Back in March, I traveled to Guatemala to cover the Ruiz story and reported “A Generation in Exile,” a video that examines the broader phenomenon of US-citizen children forced abroad by immigration policy.
The issue is back in the spotlight in a recent column by Esther Cepeda, in which she approaches the problem from a different angle.
Even without being subjected to deportation, millions of US-citizen kids with undocumented parents face dire challenges—and possible abuses—right here in the United States, Cepeda writes.
Here’s an excerpt from the column:
In an article to be published in the Connecticut Law Review this fall, author Nina Rabin, director of border research at the University of Arizona Southwest Institute for Research on Women, chronicles what she describes as the “quiet, slow-motion tragedies (that) unfold every day in immigration detention centers throughout the country.”
During interviews with detainees, judges, attorneys and child welfare system case workers in the Pima County, Ariz., Juvenile Court system, Rabin and her staff found heart-wrenching examples of the dire challenges that families face in detention or deportation systems not equipped to process mixed-status families.

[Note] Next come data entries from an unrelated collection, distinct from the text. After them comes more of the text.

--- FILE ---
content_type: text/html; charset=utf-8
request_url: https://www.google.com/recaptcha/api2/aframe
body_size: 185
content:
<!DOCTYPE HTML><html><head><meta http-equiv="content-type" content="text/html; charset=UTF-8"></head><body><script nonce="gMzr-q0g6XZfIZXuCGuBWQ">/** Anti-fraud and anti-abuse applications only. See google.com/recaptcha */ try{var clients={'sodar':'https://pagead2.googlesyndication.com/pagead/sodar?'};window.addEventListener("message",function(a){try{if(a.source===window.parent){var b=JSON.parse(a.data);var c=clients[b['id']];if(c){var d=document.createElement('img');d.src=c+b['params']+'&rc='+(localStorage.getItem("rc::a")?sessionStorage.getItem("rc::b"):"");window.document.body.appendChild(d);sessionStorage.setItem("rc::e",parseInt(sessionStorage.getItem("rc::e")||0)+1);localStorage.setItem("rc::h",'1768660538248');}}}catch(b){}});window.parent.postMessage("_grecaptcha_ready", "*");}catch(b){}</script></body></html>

With approximately 5.5 million children in the U.S. living with at least one illegal immigrant parent — 4.5 million of these children are U.S. citizens — the issues go well beyond Arizona and are best summarized by Rabin’s finding that no formal policies or mechanisms are in place to guide humane treatment of parents and children in detention or deportation proceedings.
Child welfare personnel say parents routinely “disappear” because they are so difficult to track down once they are apprehended by Immigration and Customs Enforcement. Out of fear, detained immigrants are often reluctant to provide information to allow a child to be placed with another family member, so children are more likely to wind up in the foster care system instead of with relatives. And parents who are able to remain on the radar in detention fare worse than incarcerated parents because of lack of family services routinely available in jails or prisons.
Illegal immigrants with no criminal record — living in the U.S. without authorization is a civil offense — are often perceived and treated as criminals. So even when detained parents choose to fight deportation, which means months or years in detention, personnel in the child welfare system are likely to “write off” those parents and assume that they’ll be unable to regain custody of their children.
Child welfare systems unaccustomed to the needs of families caught up in this process often can’t cope with long, unpredictable immigration hearing timelines that keep parents from complying with reunification plans. These cases can’t possibly conform to detailed statutory timelines that must be met once a child is in state custody. Additionally, few personnel seek assistance from consular offices to help children by identifying, evaluating and communicating with family members in the parents’ home country.